# 本文
ここではミ九段-DeepZenGo戦の解説の一部をご紹介しましょう。



1図(テーマ図)
Kiin Editor」キャプチャー画面です。
この場面から・・・。





2図(実戦進行)
このように進みました。
短い手数ですが、解説をご覧頂けば、一手一手にちゃんと意味があることをご理解頂けるでしょう。





3図(実戦)
黒1「ここでツケとは!
AlphaGoの影響で、この類の手が打たれることが随分増えました。
従来の感覚からすれば、黒AやBなどが自然で、わざわざ狭い左辺に入ろうとは思いません。」


AIの打つ手が、人間の対局にもどんどん取り入れられる時代になりました。
しかし、ただ手順だけを真似しても役には立ちません。
意味や目的を理解して、はじめて使いこなせます。





4図(参考図)
「簡単に言えば、黒1と入るのでは黒5までしか開けずに窮屈なので、実戦のツケはスペースを作りにいったということです。」

図は一例ですが、左辺に入るならばこちらの方が人間的ですね。
このような図は黒が良くないということで、左辺に入らないという考え方も自然に思えます。
しかし、ミ九段はAIの打ち方を利用すれば、入っても大丈夫と判断しました。





5図(実戦)
白1「広い方を目指すため、引いて受けました。」

形として自然な手は他にもあります。
その中でこの手を鰓んだことには、もちろん意味があります。





6図(参考図)
「白1には黒2と下辺に向かう予定でしょう。
黒8までとなると、黒の構えも立派です。」


実戦とは全く違った構図になりますね。
石の方向選択は大切です。





7図(実戦)
「こう下がる手は一見鈍重な感じで、普通の棋士には気が付き難いです。」

できれば黒Aと押さえて隅で根拠を作りたいのですが、それは無理です。
ちなみに、解説棋譜にAの記号は不要ですが、間違いで入れてしまいました。
本の執筆と同じで、後から思わぬミスに気が付くことがあります。





8図(参考図)
「黒1と押さえるのは、白2と切られて後が続きません。」

# 課題の指示
囲碁の対局解説の本文から、「意味や目的を理解して、はじめて使いこなせます。」と「しかし、ミ九段はAIの打ち方を利用すれば、入っても大丈夫と判断しました。」の間を、その両方の語句も含めて一字も変えずに書き写してください。

# 提供資料
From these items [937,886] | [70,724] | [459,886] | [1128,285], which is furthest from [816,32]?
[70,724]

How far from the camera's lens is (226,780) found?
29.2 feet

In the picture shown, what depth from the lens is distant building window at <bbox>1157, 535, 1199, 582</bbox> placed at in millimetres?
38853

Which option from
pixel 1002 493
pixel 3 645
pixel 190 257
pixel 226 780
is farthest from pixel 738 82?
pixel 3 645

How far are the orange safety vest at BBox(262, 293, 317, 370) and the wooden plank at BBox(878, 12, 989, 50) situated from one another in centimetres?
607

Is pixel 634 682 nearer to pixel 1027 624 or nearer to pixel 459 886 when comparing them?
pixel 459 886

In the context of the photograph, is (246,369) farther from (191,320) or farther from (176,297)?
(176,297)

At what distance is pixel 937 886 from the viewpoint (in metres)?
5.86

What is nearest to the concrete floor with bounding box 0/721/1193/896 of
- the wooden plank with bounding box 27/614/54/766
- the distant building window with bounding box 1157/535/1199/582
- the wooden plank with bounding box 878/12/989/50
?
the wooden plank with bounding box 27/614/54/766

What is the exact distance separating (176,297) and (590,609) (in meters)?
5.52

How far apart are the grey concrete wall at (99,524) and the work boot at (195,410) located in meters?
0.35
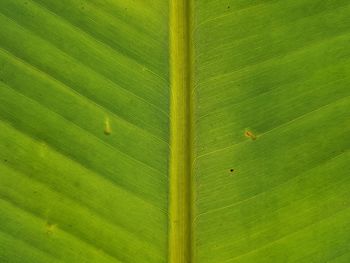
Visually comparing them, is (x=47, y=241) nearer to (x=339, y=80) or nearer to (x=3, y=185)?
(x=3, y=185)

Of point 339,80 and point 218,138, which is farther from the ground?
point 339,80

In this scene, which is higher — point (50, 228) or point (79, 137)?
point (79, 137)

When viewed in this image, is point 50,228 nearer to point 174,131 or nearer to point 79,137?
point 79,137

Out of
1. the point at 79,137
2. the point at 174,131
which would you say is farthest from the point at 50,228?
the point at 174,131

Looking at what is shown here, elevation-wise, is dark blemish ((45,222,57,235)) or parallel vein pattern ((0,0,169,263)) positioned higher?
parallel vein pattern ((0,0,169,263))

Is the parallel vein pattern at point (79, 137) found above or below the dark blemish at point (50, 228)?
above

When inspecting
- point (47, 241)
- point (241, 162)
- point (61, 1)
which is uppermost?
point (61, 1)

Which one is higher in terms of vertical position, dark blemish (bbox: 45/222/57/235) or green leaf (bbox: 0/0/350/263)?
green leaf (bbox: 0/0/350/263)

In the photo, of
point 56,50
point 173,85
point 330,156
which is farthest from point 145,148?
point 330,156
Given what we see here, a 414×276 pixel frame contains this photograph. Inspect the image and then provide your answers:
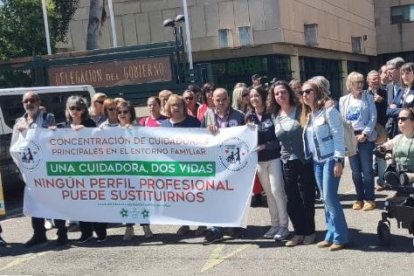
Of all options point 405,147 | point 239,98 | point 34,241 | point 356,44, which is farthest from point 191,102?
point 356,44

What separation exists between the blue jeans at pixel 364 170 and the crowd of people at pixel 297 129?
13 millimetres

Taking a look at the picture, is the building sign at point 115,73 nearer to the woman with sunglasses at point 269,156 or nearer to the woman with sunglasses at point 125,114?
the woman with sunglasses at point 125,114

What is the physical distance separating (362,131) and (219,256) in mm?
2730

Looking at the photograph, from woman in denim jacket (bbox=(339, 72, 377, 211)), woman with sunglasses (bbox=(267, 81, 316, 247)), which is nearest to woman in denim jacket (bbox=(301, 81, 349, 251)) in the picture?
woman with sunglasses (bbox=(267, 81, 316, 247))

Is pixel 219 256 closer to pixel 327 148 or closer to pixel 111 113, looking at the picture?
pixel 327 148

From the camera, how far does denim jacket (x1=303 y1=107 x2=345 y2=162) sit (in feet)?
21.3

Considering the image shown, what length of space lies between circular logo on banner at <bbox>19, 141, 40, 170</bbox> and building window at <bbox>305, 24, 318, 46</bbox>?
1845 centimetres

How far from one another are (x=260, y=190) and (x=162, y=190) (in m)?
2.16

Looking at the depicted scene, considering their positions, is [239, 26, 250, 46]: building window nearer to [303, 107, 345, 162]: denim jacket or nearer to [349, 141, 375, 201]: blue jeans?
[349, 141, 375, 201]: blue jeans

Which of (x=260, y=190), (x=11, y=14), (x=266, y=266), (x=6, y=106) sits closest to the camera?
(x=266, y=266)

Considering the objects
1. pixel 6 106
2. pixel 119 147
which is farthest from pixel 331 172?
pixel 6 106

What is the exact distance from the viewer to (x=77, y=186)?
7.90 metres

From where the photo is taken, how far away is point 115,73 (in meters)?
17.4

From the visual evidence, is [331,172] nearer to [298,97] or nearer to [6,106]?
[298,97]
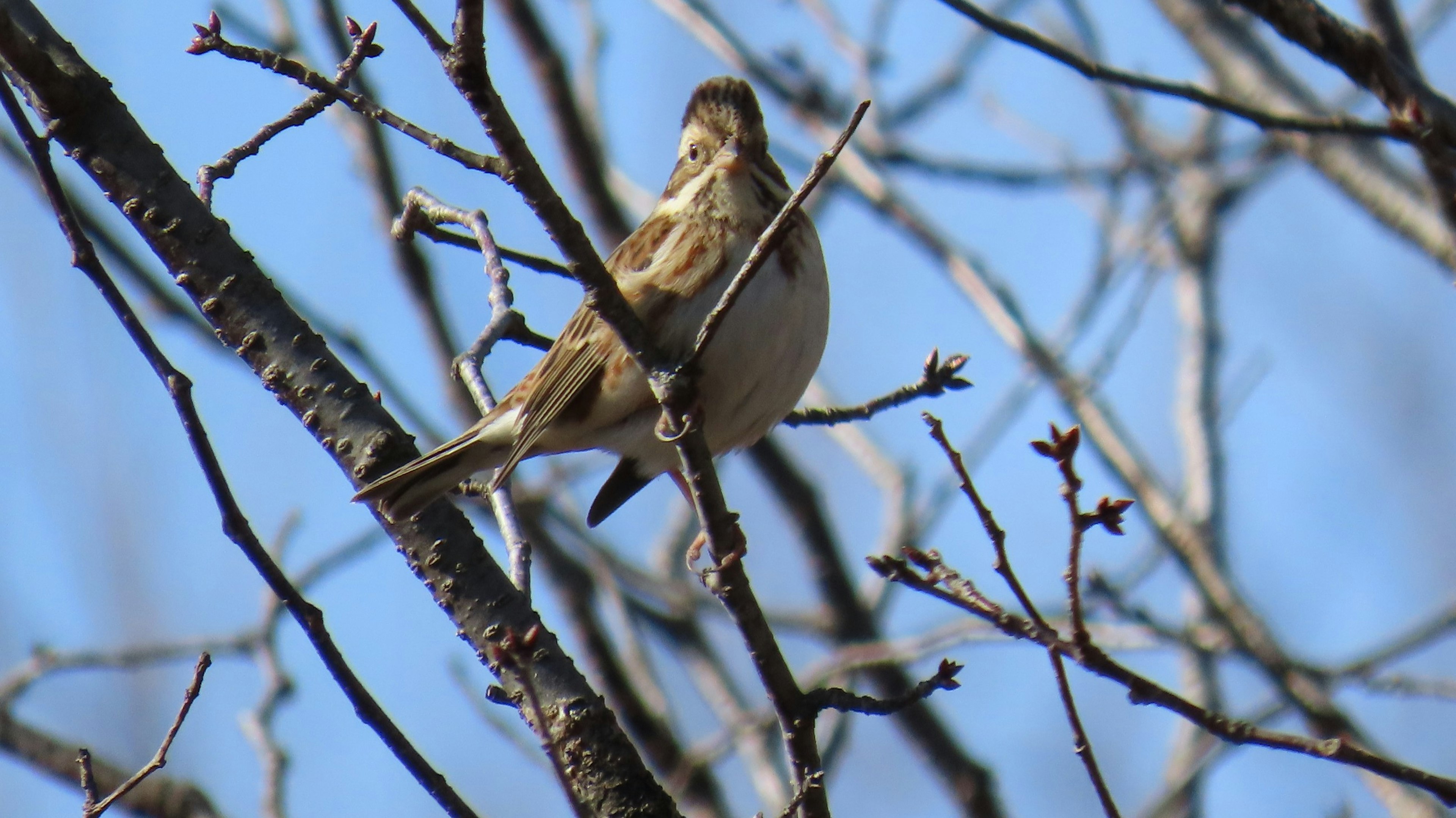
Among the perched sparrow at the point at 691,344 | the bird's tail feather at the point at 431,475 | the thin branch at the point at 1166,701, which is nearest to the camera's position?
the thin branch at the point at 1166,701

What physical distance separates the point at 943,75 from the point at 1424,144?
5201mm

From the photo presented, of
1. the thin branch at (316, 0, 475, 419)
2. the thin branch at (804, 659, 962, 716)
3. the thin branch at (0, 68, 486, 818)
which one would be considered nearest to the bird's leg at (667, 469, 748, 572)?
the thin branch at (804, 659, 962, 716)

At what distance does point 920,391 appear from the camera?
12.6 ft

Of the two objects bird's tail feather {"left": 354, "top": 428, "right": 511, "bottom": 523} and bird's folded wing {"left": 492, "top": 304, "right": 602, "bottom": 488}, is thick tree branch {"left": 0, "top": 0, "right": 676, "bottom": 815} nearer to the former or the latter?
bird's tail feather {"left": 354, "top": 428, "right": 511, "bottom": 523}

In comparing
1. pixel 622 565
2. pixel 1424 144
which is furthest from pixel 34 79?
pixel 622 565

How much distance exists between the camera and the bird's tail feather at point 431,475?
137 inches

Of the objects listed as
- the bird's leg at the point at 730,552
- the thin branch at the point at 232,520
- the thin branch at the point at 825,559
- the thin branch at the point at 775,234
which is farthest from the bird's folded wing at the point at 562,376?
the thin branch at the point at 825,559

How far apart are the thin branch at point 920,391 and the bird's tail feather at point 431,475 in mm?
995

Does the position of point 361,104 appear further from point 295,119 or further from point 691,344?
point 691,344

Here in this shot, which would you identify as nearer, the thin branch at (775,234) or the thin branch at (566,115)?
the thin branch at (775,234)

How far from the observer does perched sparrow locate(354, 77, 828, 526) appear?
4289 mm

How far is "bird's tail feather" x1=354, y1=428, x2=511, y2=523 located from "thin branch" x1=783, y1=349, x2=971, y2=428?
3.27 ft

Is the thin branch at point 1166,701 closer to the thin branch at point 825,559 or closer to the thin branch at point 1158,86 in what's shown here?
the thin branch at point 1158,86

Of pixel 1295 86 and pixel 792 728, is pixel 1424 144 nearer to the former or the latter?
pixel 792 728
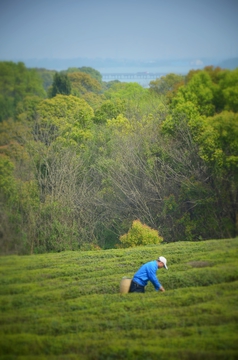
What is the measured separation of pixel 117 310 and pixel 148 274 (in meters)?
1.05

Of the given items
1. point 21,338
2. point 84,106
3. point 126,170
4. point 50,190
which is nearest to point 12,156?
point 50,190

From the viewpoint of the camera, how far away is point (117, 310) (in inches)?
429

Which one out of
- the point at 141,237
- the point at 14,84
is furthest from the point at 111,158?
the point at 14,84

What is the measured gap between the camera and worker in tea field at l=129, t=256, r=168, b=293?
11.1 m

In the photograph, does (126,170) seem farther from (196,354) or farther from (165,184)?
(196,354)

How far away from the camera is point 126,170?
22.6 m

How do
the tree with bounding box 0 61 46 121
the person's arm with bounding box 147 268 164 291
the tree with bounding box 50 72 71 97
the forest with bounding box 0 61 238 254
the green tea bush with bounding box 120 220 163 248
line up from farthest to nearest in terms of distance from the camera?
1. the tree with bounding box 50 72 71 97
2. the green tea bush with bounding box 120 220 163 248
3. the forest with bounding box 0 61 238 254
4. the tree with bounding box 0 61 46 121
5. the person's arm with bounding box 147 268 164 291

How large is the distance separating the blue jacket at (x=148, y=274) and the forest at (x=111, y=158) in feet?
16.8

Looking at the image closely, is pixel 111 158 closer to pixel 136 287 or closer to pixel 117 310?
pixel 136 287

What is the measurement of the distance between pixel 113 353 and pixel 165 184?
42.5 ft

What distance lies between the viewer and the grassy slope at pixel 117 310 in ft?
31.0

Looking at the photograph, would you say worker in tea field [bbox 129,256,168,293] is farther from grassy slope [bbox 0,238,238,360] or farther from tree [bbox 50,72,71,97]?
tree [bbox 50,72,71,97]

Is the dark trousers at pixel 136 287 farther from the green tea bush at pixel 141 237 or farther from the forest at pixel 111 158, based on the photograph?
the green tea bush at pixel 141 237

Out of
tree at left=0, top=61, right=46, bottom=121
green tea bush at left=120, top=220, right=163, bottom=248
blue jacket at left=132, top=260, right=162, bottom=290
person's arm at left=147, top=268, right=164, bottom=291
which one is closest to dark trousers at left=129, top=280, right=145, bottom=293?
==
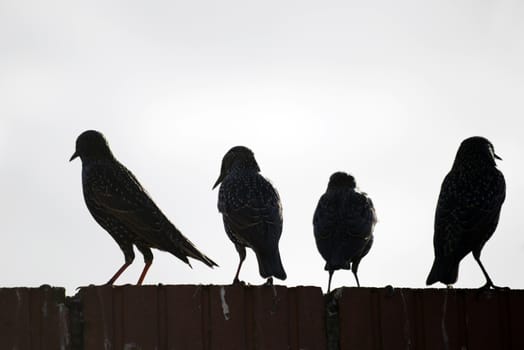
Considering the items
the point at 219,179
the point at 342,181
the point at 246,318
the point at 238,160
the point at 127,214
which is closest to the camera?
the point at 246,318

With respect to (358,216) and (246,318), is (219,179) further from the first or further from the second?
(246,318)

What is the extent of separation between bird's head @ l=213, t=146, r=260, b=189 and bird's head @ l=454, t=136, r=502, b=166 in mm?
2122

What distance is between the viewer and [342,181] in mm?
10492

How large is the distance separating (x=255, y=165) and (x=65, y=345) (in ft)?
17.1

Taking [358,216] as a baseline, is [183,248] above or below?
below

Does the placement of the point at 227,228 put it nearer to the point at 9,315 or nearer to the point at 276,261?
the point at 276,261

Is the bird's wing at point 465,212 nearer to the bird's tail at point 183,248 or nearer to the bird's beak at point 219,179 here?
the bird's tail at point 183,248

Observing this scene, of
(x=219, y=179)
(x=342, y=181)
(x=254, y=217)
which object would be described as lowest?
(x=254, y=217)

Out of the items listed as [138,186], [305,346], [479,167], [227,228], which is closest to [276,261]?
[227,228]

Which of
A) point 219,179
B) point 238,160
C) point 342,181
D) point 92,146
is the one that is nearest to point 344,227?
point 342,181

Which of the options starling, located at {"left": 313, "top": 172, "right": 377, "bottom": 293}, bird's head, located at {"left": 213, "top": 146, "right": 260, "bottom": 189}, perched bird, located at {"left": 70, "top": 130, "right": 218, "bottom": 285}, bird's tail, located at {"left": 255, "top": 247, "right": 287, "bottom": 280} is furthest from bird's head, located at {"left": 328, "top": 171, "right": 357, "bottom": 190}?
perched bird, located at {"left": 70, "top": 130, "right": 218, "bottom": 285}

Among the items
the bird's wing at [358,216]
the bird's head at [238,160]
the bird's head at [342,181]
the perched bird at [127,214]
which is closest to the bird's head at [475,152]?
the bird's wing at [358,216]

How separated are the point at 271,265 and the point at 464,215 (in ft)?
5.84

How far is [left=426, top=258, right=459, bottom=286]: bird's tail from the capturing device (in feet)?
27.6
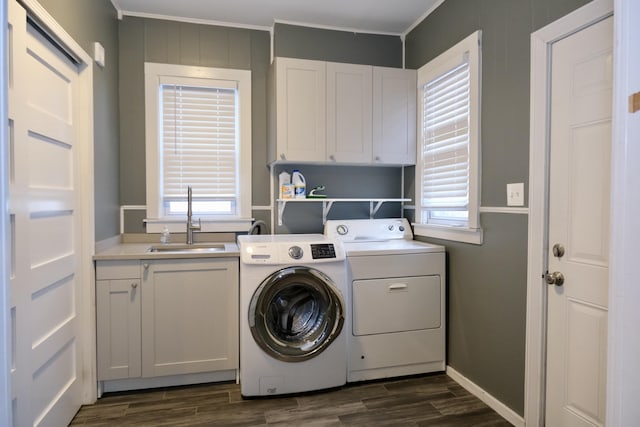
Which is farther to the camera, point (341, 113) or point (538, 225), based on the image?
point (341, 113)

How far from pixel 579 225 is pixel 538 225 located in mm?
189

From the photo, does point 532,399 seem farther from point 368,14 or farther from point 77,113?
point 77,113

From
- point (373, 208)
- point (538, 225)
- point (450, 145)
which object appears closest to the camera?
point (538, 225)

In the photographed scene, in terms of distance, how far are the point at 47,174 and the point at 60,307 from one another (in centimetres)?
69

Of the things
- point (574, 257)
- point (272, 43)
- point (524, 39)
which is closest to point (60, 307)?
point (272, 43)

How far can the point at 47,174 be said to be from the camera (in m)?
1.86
--
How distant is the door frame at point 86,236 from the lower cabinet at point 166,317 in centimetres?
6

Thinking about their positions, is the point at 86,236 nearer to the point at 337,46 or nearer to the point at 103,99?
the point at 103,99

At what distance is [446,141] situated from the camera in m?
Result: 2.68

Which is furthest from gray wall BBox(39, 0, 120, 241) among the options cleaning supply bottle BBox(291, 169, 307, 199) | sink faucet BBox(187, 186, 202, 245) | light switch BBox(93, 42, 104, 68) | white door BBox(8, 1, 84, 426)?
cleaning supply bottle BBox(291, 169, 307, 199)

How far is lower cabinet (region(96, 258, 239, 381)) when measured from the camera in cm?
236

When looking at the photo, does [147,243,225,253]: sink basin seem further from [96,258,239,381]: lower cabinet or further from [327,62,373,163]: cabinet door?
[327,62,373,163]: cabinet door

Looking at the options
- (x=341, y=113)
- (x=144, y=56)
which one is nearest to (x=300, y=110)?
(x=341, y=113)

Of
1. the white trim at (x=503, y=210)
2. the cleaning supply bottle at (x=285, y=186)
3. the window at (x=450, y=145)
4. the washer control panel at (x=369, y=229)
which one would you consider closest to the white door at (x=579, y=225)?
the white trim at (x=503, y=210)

# 解答
意味や目的を理解して、はじめて使いこなせます。





4図(参考図)
「簡単に言えば、黒1と入るのでは黒5までしか開けずに窮屈なので、実戦のツケはスペースを作りにいったということです。」

図は一例ですが、左辺に入るならばこちらの方が人間的ですね。
このような図は黒が良くないということで、左辺に入らないという考え方も自然に思えます。
しかし、ミ九段はAIの打ち方を利用すれば、入っても大丈夫と判断しました。